Confiance dans les marques et familiarité avec les ingrédients

L’Enquête de 2019 a interrogé les consommateurs sur deux nouveaux facteurs qui influent sur les achats d’aliments et de boissons – la confiance dans une marque et la reconnaissance des ingrédients entrant dans un produit – et il s’avère que les deux jouent un rôle important en tant que facteurs d’achat.

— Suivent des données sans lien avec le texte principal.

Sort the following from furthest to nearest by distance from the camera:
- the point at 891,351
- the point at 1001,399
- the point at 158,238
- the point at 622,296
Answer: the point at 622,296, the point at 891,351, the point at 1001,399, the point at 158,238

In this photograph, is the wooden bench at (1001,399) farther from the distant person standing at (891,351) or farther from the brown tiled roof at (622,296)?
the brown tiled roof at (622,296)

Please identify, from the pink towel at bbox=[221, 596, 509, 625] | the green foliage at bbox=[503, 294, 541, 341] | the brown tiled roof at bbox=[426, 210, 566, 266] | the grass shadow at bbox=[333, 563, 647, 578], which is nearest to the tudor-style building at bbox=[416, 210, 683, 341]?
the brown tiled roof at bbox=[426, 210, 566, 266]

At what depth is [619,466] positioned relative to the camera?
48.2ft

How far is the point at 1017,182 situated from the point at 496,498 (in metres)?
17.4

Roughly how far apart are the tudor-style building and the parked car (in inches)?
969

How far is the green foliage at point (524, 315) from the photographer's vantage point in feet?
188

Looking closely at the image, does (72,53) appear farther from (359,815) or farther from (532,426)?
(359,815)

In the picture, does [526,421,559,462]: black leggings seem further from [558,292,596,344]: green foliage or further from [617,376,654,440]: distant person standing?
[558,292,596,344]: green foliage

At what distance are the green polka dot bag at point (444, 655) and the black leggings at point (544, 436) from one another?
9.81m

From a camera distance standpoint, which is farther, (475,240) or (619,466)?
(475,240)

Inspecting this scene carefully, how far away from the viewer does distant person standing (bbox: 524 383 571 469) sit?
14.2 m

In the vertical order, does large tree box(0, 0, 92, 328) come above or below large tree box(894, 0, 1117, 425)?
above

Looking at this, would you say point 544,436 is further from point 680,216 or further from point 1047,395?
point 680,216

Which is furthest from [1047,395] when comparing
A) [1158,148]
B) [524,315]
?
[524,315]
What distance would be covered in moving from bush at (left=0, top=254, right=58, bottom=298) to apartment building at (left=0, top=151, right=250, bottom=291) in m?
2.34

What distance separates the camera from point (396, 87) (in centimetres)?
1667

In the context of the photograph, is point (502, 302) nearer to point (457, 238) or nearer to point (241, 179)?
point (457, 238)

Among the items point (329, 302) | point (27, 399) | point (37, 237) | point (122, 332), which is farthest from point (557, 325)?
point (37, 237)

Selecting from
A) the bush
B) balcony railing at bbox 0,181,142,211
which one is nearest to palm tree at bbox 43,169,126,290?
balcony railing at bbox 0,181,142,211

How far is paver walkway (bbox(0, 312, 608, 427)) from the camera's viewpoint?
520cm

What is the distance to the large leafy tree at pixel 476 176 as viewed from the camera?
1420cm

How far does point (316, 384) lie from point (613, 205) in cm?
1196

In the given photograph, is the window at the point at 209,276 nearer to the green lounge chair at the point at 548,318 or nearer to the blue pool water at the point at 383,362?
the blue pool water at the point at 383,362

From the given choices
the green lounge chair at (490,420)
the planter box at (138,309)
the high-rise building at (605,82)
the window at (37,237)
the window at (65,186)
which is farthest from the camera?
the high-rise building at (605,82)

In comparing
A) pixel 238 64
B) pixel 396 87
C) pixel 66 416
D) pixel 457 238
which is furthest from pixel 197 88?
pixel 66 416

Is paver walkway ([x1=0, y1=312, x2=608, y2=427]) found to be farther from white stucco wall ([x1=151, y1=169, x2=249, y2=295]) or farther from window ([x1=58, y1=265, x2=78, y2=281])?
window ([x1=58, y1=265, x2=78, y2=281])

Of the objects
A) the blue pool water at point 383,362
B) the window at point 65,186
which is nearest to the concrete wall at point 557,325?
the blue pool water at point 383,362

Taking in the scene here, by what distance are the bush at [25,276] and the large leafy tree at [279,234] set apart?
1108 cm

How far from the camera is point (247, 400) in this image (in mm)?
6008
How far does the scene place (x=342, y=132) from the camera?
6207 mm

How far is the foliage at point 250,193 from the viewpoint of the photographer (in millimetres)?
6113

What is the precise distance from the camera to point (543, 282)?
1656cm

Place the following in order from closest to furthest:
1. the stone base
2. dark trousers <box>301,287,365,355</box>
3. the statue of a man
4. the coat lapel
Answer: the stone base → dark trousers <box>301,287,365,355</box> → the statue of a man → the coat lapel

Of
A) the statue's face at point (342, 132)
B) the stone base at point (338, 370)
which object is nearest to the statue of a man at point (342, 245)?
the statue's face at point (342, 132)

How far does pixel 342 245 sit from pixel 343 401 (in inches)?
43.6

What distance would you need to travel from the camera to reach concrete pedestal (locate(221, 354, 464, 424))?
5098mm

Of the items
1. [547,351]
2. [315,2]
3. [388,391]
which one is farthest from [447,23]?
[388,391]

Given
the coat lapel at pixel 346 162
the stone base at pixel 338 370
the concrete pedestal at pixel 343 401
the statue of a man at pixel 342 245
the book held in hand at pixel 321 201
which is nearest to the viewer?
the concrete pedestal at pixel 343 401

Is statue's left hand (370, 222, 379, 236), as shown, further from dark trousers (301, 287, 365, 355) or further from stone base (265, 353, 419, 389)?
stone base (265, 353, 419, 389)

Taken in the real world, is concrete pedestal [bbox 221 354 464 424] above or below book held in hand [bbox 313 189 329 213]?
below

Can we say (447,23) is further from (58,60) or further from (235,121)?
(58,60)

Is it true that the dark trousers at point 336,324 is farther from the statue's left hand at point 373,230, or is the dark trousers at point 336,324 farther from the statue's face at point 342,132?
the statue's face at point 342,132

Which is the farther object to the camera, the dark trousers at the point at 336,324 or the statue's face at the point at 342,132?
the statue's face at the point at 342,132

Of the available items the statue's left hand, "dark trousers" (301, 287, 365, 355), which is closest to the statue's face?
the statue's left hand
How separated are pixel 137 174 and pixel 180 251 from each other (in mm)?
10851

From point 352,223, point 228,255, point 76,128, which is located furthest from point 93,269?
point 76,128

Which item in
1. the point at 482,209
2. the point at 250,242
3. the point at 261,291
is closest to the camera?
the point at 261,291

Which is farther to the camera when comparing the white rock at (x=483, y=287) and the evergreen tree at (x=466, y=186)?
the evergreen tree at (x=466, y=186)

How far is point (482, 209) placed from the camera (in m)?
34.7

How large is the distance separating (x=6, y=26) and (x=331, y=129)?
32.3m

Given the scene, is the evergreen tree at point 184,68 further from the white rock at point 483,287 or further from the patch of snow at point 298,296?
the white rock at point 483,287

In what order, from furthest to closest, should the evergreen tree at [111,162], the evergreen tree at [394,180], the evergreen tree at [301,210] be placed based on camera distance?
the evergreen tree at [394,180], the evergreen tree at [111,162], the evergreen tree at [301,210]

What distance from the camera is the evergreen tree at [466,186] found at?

La confiance dans une marque a eu un impact majeur sur les décisions d’achat de 30% des consommateurs (70% ont déclaré que cela avait au moins un impact), à peine 33% du prix (33%) (68% indiquant que le prix avait au moins un impact). Fait intéressant, la confiance dans une marque a touché beaucoup plus de consommateurs âgés de 65 ans et plus (85%) que de consommateurs plus jeunes (66%). Dans le même temps, près des deux tiers (63%) des consommateurs ont déclaré que le fait de reconnaître que les ingrédients entrant dans un produit avaient au moins un impact sur leurs décisions d’achat.

Méthodologie

Les résultats sont issus d’un sondage en ligne mené auprès de 1 012 Américains âgés de 18 à 80 ans, menée du 22 mars au 9 avril 2019. Les résultats ont été pondérés de manière à refléter la population américaine, comme le montre l’enquête sur la population de 2018. Plus précisément, ils ont été pondérés par l’âge, le niveau d’éducation, le sexe, la race / ethnie et la région. L’enquête a été menée par Greenwald & Associates, à l’aide du panel de consommateurs de Dynata (anciennement connu sous le nom de ResearchNow).